June 18, 2015 (EIRNS)—While NATO is exercising more than 10,000 soldiers, sailors, and airmen in the Baltic region and Poland, its leadership, NATO Secretary General Jens Stoltenberg and NATO commander Gen. Philip Breedlove, are stepping up the rhetoric against Russia. Breedlove lashed out at Russia yesterday, in response to President Putin’s recent announcement that Russia would be adding 40 ICBM’s to its arsenal.

"This is not a way that responsible nuclear nations behave," Breedlove told Reuters during a visit to Poland. Stoltenberg agreed. "They are exercising their nuclear forces more, and they are also using nuclear rhetoric as part of their strategy," Stoltenberg said.

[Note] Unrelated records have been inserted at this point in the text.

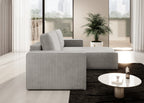 Lunari L-förmiges Ecksofa – mit Schlaffunktion und Bettkasten, Bezug aus Scala-Cord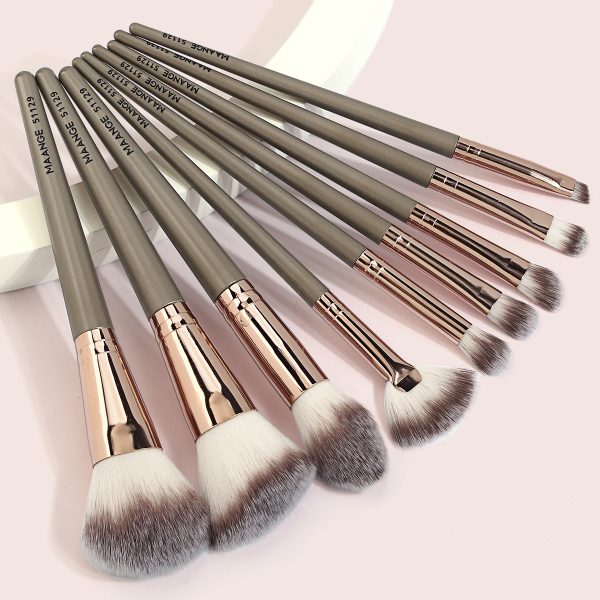 MAANGE 9 Pieces Multi-functional Makeup Brush Set Eyeshadow Powder Powder and Base Liquid Brush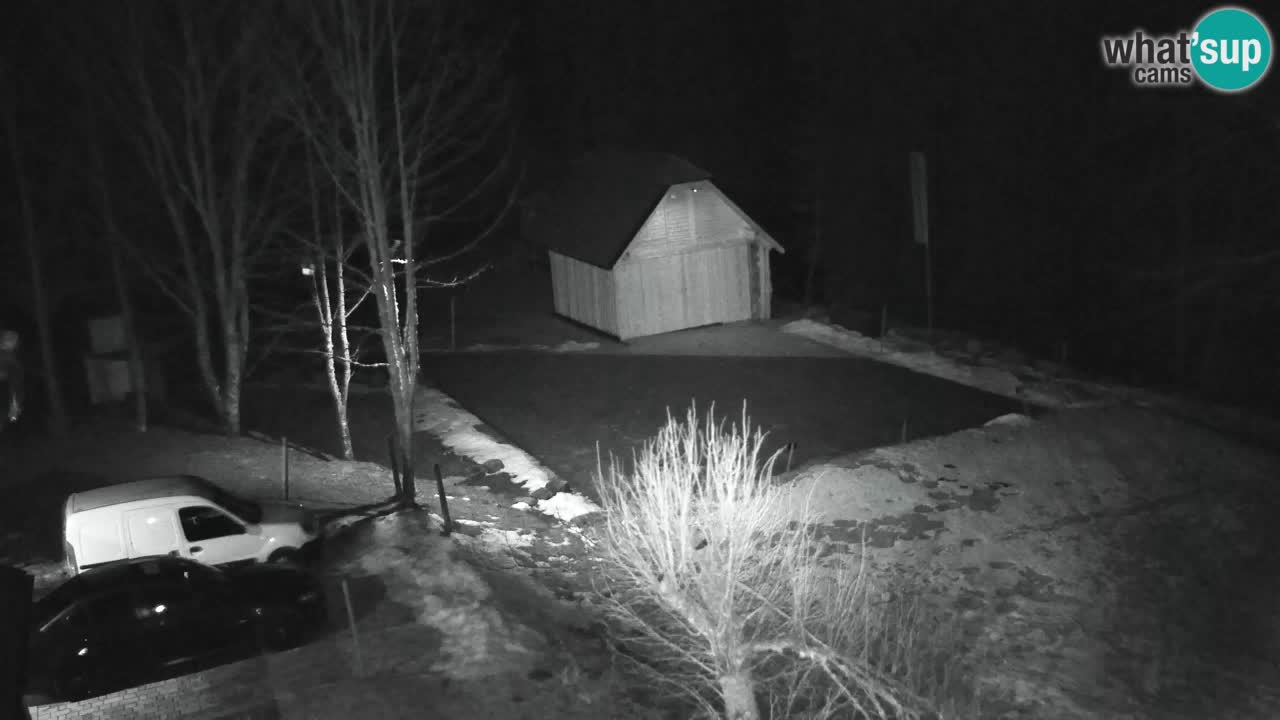 Webcam Lukanja – Pohorje houses a Water village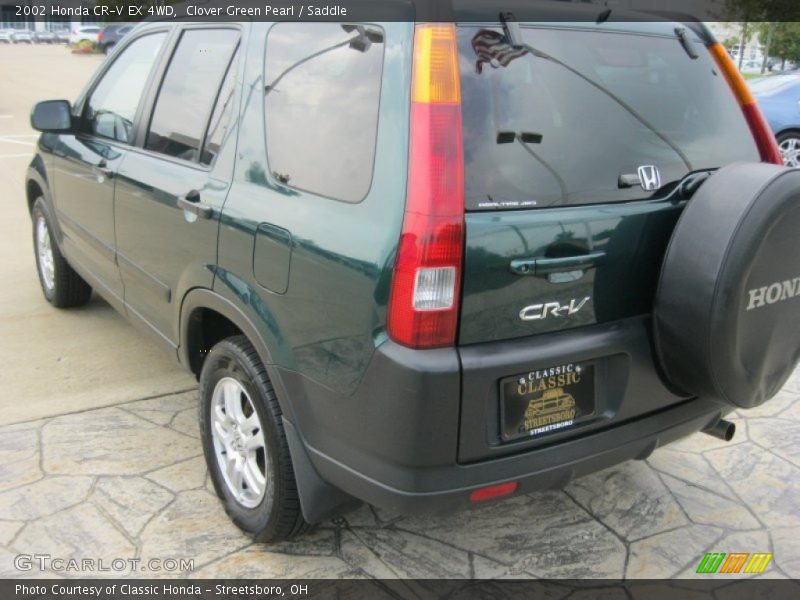 Clover Green Pearl / Saddle 2002 Honda CR-V EX 4WD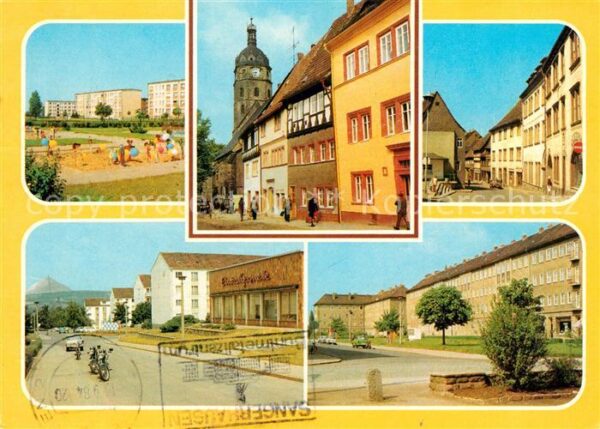 Sangerhausen Suedharz Schumann Straße Markt Kornmarkt Friedri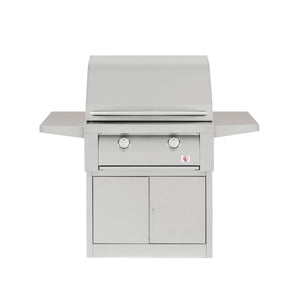 Summerset - Resort 30" Freestanding Pedestal 2 Burner Grill - NG/LP - 304 Stainless Steel - 52,000 BTUs - FireplacesProSummersetFreestanding Pedestal Grill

Before heading for Poland, the two leaders also wrote an op-ed for the Wall Street Journal in which they bragged about the high density of NATO exercises under the name of "Allied Shield.. "Allied Shield will demonstrate that NATO is able to deploy combat forces anywhere within NATO’s territory within days should a crisis break out or if allies are threatened," they wrote. "It will show the world that this alliance is ready, willing and able to deal with whatever challenges it faces." They went on to argue that these exercises are necessary, because the world is changing.

"After the Cold War, we entered a new era of freedom and democracy based on internationally recognized rules. This e experienced unprecedented levels of international cooperation and brought prosperity to billions of people around the globe. This order is now being challenged."

Meanwhile, the leaders of Poland and the Baltic countries are playing their assigned roles in ratcheting up the confrontation with Russia, by demanding that NATO permanently station troops on their soil in violation of NATO’s agreement with Russia. Polish president-elect Andrzej Duda, who takes office in August, has already made this point. Said Latvian Foreign Minister Edgars Rinkevics from Sydney, "I think that what we are witnessing is unprecedented since 1962, since [the] Cuban missile crisis," and Estonian president Toomas Ilves paid a visit to US Army Europe headquarters in Stuttgart, Germany, on June 16, where he was hosted by Lt. Gen. Ben Hodges.

Secretary of the U.S. Air Force Debra Lee James has been on a whirlwind tour of Europe this week, demanding that NATO member countries increase their defense budgets to the "obligatory" two percent of GDP level. The reason, of course, is alleged Russian aggression, which, James said in Brussels, "is a blatant challenge to the accepted norms, and it is deliberately creating a thick fog of confusion in order to try and obscure what is going on in Ukraine."

Russian presidential spokesman Dmitri Peskov responded to all of this by charging that it’s NATO that’s encroaching on Russia’s borders, not the other way around.

"It’s not Russia that’s approaching someone’s borders. It’s NATO’s military infrastructure that is approaching the borders of Russia," he said. This reality, he said, "forces Russia to take measures for securing its interests, its security and also parity."